--- PROBLEM TO SOLVE ---
Each line of the material below should be reproduced exactly.

----------------

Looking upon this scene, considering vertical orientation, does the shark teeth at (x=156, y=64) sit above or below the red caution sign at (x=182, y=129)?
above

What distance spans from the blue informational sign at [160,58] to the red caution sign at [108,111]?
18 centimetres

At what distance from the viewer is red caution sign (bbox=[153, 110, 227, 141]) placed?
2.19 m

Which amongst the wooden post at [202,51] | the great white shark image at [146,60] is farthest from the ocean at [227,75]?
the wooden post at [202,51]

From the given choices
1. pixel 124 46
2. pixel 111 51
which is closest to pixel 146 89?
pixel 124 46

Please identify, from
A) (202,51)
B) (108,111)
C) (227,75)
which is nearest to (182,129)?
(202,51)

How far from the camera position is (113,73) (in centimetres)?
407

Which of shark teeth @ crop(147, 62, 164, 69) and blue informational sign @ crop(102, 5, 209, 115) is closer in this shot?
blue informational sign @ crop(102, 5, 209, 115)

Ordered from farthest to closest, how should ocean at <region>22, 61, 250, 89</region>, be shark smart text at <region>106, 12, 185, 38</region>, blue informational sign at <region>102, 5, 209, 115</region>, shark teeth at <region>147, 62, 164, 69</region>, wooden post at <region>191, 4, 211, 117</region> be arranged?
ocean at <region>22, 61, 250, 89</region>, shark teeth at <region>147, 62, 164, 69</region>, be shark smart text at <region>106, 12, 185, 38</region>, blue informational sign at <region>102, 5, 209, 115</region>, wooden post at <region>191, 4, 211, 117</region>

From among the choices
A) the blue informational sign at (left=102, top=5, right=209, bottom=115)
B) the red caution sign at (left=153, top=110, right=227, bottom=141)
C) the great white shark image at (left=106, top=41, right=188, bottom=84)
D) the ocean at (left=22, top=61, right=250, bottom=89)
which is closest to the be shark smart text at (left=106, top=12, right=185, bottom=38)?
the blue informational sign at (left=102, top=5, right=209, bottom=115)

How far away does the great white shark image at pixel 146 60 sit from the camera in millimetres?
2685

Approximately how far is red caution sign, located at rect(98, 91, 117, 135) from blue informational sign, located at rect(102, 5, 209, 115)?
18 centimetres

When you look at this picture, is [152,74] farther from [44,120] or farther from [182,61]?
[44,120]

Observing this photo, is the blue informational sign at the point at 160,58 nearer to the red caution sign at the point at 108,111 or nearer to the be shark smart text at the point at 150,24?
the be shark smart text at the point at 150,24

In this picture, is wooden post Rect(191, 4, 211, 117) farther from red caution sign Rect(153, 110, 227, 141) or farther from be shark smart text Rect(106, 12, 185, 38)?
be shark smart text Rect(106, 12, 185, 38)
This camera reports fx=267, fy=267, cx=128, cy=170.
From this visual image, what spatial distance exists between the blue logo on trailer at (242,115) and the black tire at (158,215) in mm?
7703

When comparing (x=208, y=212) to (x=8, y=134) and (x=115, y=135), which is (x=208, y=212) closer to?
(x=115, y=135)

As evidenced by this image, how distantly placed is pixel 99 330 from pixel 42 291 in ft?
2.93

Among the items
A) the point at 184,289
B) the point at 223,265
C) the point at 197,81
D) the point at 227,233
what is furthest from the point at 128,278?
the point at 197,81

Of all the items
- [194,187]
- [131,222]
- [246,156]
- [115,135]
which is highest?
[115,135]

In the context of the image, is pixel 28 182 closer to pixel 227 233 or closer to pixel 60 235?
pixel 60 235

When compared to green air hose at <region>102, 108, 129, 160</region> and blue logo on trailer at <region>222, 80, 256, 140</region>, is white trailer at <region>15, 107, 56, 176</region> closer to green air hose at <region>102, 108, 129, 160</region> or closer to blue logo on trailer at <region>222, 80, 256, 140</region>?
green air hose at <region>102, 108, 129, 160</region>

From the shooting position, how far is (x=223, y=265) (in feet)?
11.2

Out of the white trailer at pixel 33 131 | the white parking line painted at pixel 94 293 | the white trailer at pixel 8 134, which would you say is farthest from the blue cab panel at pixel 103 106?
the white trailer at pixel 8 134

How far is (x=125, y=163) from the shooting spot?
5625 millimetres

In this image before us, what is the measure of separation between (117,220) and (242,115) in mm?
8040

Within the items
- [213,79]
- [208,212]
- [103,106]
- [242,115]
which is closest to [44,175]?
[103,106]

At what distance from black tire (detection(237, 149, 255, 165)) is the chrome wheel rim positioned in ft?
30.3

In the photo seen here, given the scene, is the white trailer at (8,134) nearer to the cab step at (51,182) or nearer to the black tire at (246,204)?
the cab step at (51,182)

----------------

--- FULL ANSWER ---
Looking upon this scene, considering vertical orientation, does the shark teeth at (x=156, y=64) sit above or below the red caution sign at (x=182, y=129)?
above

What distance spans from the blue informational sign at [160,58] to the red caution sign at [108,111]?
18 centimetres

At what distance from the viewer is red caution sign (bbox=[153, 110, 227, 141]) placed?
2.19 m

Which amongst the wooden post at [202,51] | the great white shark image at [146,60] is farthest from the ocean at [227,75]?
the wooden post at [202,51]

From the given choices
1. pixel 124 46
2. pixel 111 51
which is closest to pixel 146 89?
pixel 124 46

Please identify, from
A) (202,51)
B) (108,111)
C) (227,75)
which is nearest to (182,129)?
(202,51)

How far from the camera position is (113,73) (in centimetres)?
407

Which of shark teeth @ crop(147, 62, 164, 69) and blue informational sign @ crop(102, 5, 209, 115) is closer in this shot?
blue informational sign @ crop(102, 5, 209, 115)

Ordered from farthest to closest, how should ocean at <region>22, 61, 250, 89</region>, be shark smart text at <region>106, 12, 185, 38</region>, blue informational sign at <region>102, 5, 209, 115</region>, shark teeth at <region>147, 62, 164, 69</region>, wooden post at <region>191, 4, 211, 117</region> be arranged?
ocean at <region>22, 61, 250, 89</region>, shark teeth at <region>147, 62, 164, 69</region>, be shark smart text at <region>106, 12, 185, 38</region>, blue informational sign at <region>102, 5, 209, 115</region>, wooden post at <region>191, 4, 211, 117</region>

From among the choices
A) the blue informational sign at (left=102, top=5, right=209, bottom=115)
B) the red caution sign at (left=153, top=110, right=227, bottom=141)
C) the great white shark image at (left=106, top=41, right=188, bottom=84)
D) the ocean at (left=22, top=61, right=250, bottom=89)
which is closest to the be shark smart text at (left=106, top=12, right=185, bottom=38)?
the blue informational sign at (left=102, top=5, right=209, bottom=115)

How far away does the great white shark image at pixel 146 60 sit from the camera in millimetres?
2685

Approximately how far is red caution sign, located at rect(98, 91, 117, 135) from blue informational sign, located at rect(102, 5, 209, 115)?
18 centimetres

When you look at this picture, is [152,74] farther from [44,120] or farther from [182,61]?
[44,120]

Observing this photo, is the blue informational sign at the point at 160,58 nearer to the red caution sign at the point at 108,111 or nearer to the be shark smart text at the point at 150,24?
the be shark smart text at the point at 150,24

In this picture, is wooden post Rect(191, 4, 211, 117) farther from red caution sign Rect(153, 110, 227, 141) or farther from be shark smart text Rect(106, 12, 185, 38)?
be shark smart text Rect(106, 12, 185, 38)
This camera reports fx=267, fy=267, cx=128, cy=170.
From this visual image, what spatial distance exists between the blue logo on trailer at (242,115) and the black tire at (158,215) in mm?
7703

When comparing (x=208, y=212) to (x=8, y=134) and (x=115, y=135), which is (x=208, y=212) closer to?
(x=115, y=135)

As evidenced by this image, how distantly placed is pixel 99 330 from pixel 42 291 in ft?
2.93

Among the items
A) the point at 184,289
B) the point at 223,265
C) the point at 197,81
D) the point at 227,233
what is furthest from the point at 128,278?
the point at 197,81

Of all the items
- [194,187]
- [131,222]
- [246,156]
- [115,135]
which is highest?
[115,135]

In the context of the image, is pixel 28 182 closer to pixel 227 233 or closer to pixel 60 235?
pixel 60 235

When compared to green air hose at <region>102, 108, 129, 160</region> and blue logo on trailer at <region>222, 80, 256, 140</region>, is white trailer at <region>15, 107, 56, 176</region> closer to green air hose at <region>102, 108, 129, 160</region> or closer to blue logo on trailer at <region>222, 80, 256, 140</region>?
green air hose at <region>102, 108, 129, 160</region>

From the shooting position, how far is (x=223, y=265) (in feet)?
11.2

Out of the white trailer at pixel 33 131 | the white parking line painted at pixel 94 293 | the white trailer at pixel 8 134, which would you say is farthest from the blue cab panel at pixel 103 106?
the white trailer at pixel 8 134

How far is (x=125, y=163) from the shooting spot?
5625 millimetres

In this image before us, what is the measure of separation between (117,220) and (242,115) in mm?
8040

Within the items
- [213,79]
- [208,212]
- [103,106]
- [242,115]
which is closest to [44,175]?
[103,106]

At what distance from black tire (detection(237, 149, 255, 165)) is the chrome wheel rim positioned in ft?
30.3

In the photo seen here, given the scene, is the white trailer at (8,134) nearer to the cab step at (51,182) or nearer to the black tire at (246,204)?
the cab step at (51,182)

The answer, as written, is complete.